Lineham, M., 2023.
Between Illumination and Darkness: Blackpool's Contemporary Amusement Arcade Atmosphere
|Output Type:||Chapter in a book|
|Publication:||Consuming Atmospheres: Designing, Experiencing, and Researching Atmospheres in Consumption Spaces|
|Brief Description/Editor(s):||Steadman, C., Coffin, J.|
Situated within the abject and everyday landscape of newsagents, pubs and betting shops, the amusement arcade remains an overlooked space of consumption. Although found on many British high streets, arcades are rooted in fairground culture, and persist plentifully within traditional British seaside resorts, places which themselves, beyond emerging 'knowing' vintage Instagrammable arcades, the discerning classes might label as abject and marginal realms. Such views, however, overlook the rich and nuanced history of the family orientated seaside arcade and the seaside amusement arcade as a heritage site.
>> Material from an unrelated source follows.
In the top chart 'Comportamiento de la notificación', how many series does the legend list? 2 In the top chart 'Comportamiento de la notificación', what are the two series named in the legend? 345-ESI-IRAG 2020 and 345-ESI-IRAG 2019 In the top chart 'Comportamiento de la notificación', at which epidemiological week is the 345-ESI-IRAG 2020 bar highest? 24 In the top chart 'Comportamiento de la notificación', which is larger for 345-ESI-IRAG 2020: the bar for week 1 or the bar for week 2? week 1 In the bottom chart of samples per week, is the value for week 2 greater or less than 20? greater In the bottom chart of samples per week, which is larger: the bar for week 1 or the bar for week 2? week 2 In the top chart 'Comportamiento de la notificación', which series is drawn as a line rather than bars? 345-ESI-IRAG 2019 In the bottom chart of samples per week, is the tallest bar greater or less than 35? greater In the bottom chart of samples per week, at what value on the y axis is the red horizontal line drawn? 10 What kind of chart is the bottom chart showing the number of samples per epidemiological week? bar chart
Whereas existing research on arcades examines these places from a tourist perspective, much less is known about their sensory culture and the individuals experience the atmospheres of the arcade.
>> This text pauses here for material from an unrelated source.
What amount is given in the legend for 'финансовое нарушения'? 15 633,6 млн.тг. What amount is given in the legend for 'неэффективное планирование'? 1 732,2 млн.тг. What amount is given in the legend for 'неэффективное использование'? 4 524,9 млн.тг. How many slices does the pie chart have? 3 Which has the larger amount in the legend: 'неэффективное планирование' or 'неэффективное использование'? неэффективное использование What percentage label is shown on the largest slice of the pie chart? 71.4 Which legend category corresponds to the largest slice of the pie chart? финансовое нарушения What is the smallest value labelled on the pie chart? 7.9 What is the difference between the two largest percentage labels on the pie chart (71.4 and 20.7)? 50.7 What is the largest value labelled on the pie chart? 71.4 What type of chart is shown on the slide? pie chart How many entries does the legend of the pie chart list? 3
This chapter, therefore, analyses these themes through an auto-ethnographic study that focuses primarily on Blackpool. Utilising an artistic research approach, the chapter draws on visual and spatial analysis of documentary findings collected via observational writing and photography. The central focus is on the contemporary British seaside amusement arcade's light and dark affordances, considering the arcade's relationship with the broader lightscape of Blackpool as a visitor destination.
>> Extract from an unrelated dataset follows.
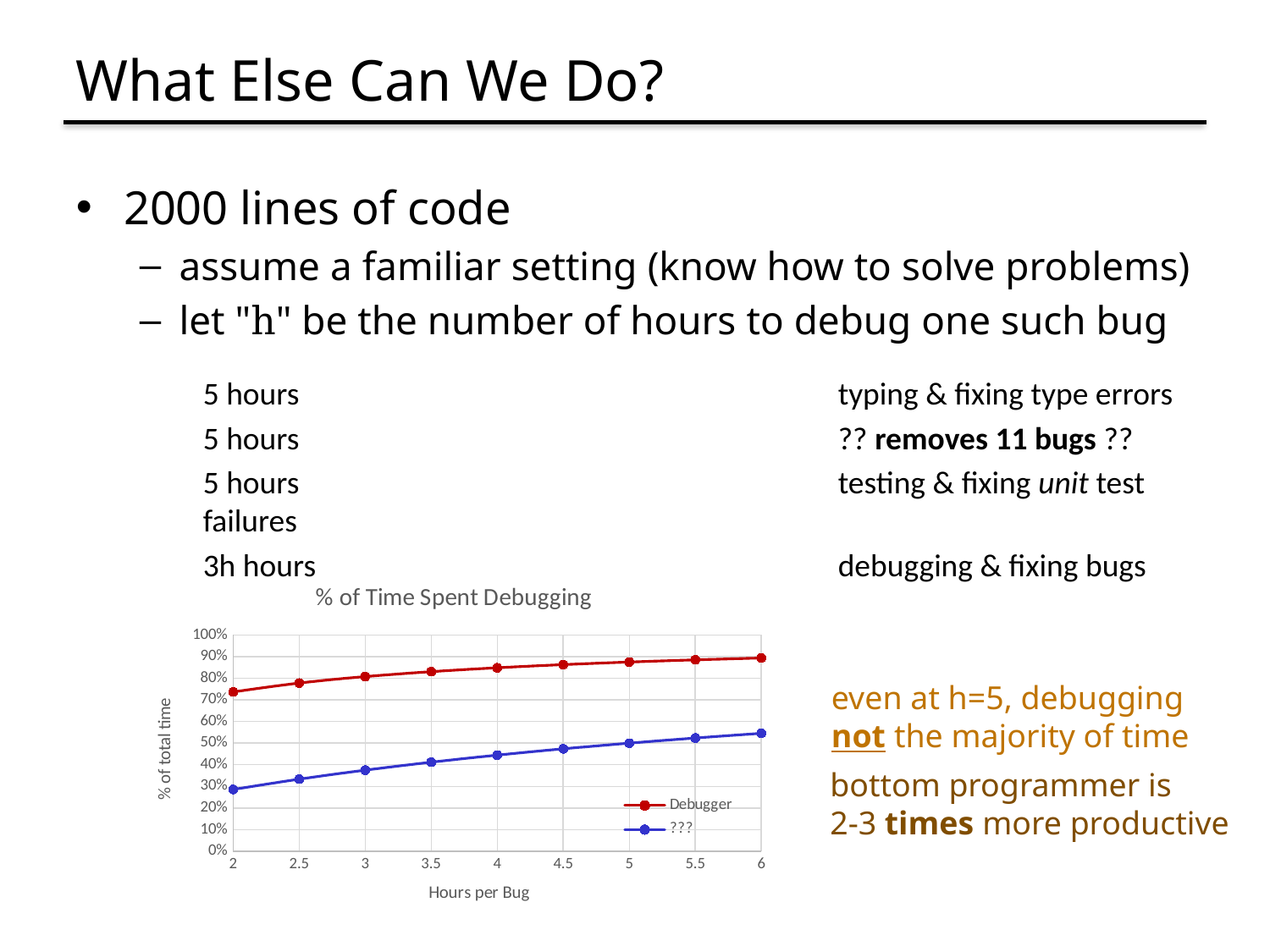
How many data points are plotted for the Debugger series? 9 Is the value for the ??? series at 2 hours per bug greater or less than 40%? less Do the values of the Debugger series rise or fall as Hours per Bug increases? rise At 5 hours per bug, which series has the larger value, Debugger or ??? Debugger What are the two series named in the chart's legend? Debugger and ??? Do the values of the ??? series rise or fall as Hours per Bug increases? rise Is the value for the Debugger series at 6 hours per bug greater or less than 80%? greater Is the value for the ??? series at 4 hours per bug greater or less than 50%? less What is the title of the chart? % of Time Spent Debugging What kind of chart is shown on the slide? line chart How many series does the chart's legend list? 2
Diverse illumination, animation, colour, glow, interaction with other materials (reflection, sparkle) and popular cultural references are some of the key ways in which light and dark work together to contribute to the arcades' unique atmosphere, blending the imaginary and the real, the fantastical and the banal. This chapter, therefore, moves beyond the reductive understanding of amusement arcades as spaces primarily constituting sites of deviance and gambling, to challenge negative perceptions that situate these sites as merely places of low commercial culture. Ultimately, the research reveals the underexplored sensory affordances of the British seaside resort amusement arcade. It also reveals how banal spaces of consumption might provide a rich immersive multisensory experience, create unique atmospheres for visitors and sensory variation from the everyday.